I met a bishop and chatted with him. He was sitting on a bucket by some men who were ostensibly fishing. When I asked what was going on, I thought I heard that a boat sank, and they were pulling it in. But when I talked to the bishop he told me it was really a big net that the boat that was out in the water had dropped, and the men were slowly bringing in the catch of the day to go sell in the market place.
Fishermen pulling in a net from the ocean
 There were probably five or six men, slowly dragging in the net with a long yellow rope. Hand over hand, they inched the net in from the depths of the blue sea. One man stood at the end of the rope, with it tied around him, acting as the anchor. He wasn’t a big man; nor were any of them big men, but they were sturdy, strong men, used to pulling in this net each day to sell its goods in the open market in town.
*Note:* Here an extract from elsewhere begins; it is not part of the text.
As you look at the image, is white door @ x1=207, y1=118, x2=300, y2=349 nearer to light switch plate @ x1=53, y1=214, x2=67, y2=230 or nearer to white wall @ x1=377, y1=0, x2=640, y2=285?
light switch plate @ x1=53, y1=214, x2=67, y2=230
Several feet of yellow rope, caked with sand, lay sprawled out around him. Out on the water was a boat that bobbed watchfully at the net. Apparently, this boat dropped the net out and let it sink. Then, he motioned to the group, and they began pulling, hand over hand. The boat scooted in and around the net as it came in. Soon, though, he rowed to shore where he could help with the catch. They had worked some time at this. It reminded me of one of the last scenes in Nemo. Unfortunately, we did not have time to watch them drag it completely in. I think it would have been pretty cool to have watched them “land” a net without a boat.

The bishop told me that once they reeled in the catch, they sorted them, throwing all of the little ones and the ones that won’t sell back into the ocean, the little ones to grow and develop and the undesirable ones to serve a food for other fish. The bishop walked us almost back to our table on the beach. We shook hands. He promised to stay in touch via Elder Andersen because he wants to us come help with a welfare fair on October 23.
three empty chairs
Reid, Elder Cornish, and Sister Cornish
After getting back to the table, we sat around and just chatted for a while. It was way past lunch. Originally, we were going to leave at 9:00 a.m. and be home by 12:30 p.m. Well, with all of the twisting and turn and turning and twisting, we didn’t arrive until 11:00 a.m. Then, we were all around the table, some of the couples brought out a lunch. Before too long, we were all sharing the Cornish’s lunch. Sister Cornish had made several peanut butter and jelly sandwiches, which tasted really good. Plus, they bought some bananas along the way. They also had little bags of chips. After that was all gone, they brought out another bag of crackers and cookies. We were glad someone was prepared. Thanks to the Cornish family!
Soon, it was time to go. It didn’t take us as long to get home as it did to get there. They set their GPS’s on “Home,” and away we went. Along the way, though, we did stop at one part of the beach that was called Trujullo’s beach where the former president of the DR had a conclave of beach huts where he brought his family and friends. It was a pretty part of the beach. Then, we drove home.
Not going anywhere...
Lying at anchor
We had a great day at the Palenque Beach. It was a very nice day. 

3 comments:

WJP said...

Here is one way to improve your posts: provide an email address so that old friends from Lewiston and Logan can drop you a line once in a while! :-)

Darrel and Joanne Hammon said...

Hey, WJP (a.k.a. "Whitney Pugh"), my email is darrel.hammon@gmail.com. I will post this from now on. Thanks for your consejo!

Garth said...

What a delightful day. Thanks for the narrative!